> **WHAT IS EXPECTED**:
Copy the entries from the line containing "What is the distance" through the line containing "3.59 metres", character for character.

> **RAW RECORDS**:
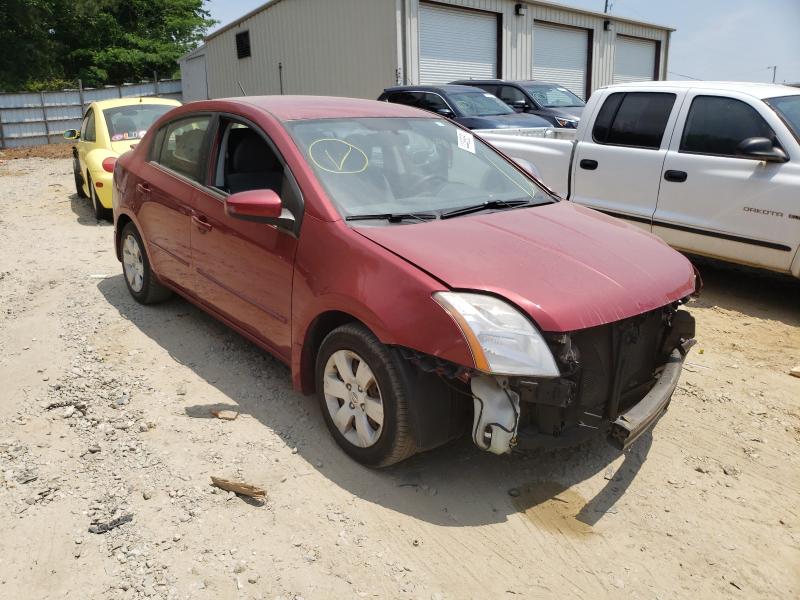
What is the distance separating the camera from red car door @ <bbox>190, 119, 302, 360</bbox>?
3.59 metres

==

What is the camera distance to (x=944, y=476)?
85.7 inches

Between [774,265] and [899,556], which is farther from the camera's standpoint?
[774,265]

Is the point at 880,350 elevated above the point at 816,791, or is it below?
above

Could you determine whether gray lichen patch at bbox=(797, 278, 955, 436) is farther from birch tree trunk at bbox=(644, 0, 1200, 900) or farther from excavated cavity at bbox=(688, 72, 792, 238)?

> **THE RESPONSE**:
What is the distance separating the camera from red car door @ <bbox>190, 119, 302, 360</bbox>?
3.59 metres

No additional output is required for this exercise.